What is needed — If a line in the entries contains the string "stock", include that line in your answer.

---+---

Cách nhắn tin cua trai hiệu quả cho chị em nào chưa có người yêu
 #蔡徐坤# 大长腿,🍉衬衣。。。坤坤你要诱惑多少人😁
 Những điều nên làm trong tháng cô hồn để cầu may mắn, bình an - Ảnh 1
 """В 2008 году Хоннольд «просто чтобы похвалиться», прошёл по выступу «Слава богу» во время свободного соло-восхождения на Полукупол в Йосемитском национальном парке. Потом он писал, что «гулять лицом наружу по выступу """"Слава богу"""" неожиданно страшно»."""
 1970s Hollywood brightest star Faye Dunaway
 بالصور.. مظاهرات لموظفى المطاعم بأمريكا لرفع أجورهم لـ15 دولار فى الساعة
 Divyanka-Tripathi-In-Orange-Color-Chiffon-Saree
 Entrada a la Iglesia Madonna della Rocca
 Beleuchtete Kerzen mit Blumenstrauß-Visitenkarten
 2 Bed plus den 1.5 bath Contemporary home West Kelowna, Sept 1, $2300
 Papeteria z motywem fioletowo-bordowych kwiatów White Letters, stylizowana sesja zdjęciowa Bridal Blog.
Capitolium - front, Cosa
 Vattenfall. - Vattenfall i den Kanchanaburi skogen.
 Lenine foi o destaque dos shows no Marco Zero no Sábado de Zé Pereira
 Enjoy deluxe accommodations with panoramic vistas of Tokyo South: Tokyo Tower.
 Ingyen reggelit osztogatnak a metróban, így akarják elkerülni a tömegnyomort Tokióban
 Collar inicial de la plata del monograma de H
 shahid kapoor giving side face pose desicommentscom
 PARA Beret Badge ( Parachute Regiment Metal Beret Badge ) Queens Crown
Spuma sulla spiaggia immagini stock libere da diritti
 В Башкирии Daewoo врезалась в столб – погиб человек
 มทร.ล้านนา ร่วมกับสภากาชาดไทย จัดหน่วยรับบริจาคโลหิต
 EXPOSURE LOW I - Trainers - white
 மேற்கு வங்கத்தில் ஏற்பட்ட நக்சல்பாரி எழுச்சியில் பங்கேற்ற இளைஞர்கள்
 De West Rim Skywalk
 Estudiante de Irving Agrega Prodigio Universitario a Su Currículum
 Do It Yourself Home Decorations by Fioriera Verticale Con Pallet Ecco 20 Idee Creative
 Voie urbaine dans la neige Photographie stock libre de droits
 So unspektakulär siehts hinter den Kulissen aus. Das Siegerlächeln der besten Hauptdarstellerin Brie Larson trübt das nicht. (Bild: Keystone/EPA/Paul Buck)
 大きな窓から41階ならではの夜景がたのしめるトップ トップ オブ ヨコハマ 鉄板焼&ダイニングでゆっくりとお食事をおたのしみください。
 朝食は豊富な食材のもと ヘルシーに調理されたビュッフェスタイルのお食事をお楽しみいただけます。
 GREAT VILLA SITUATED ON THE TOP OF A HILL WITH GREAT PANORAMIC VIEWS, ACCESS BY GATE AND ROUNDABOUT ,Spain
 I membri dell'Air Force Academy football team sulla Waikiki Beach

---+---

Task result —
Spuma sulla spiaggia immagini stock libere da diritti
 Voie urbaine dans la neige Photographie stock libre de droits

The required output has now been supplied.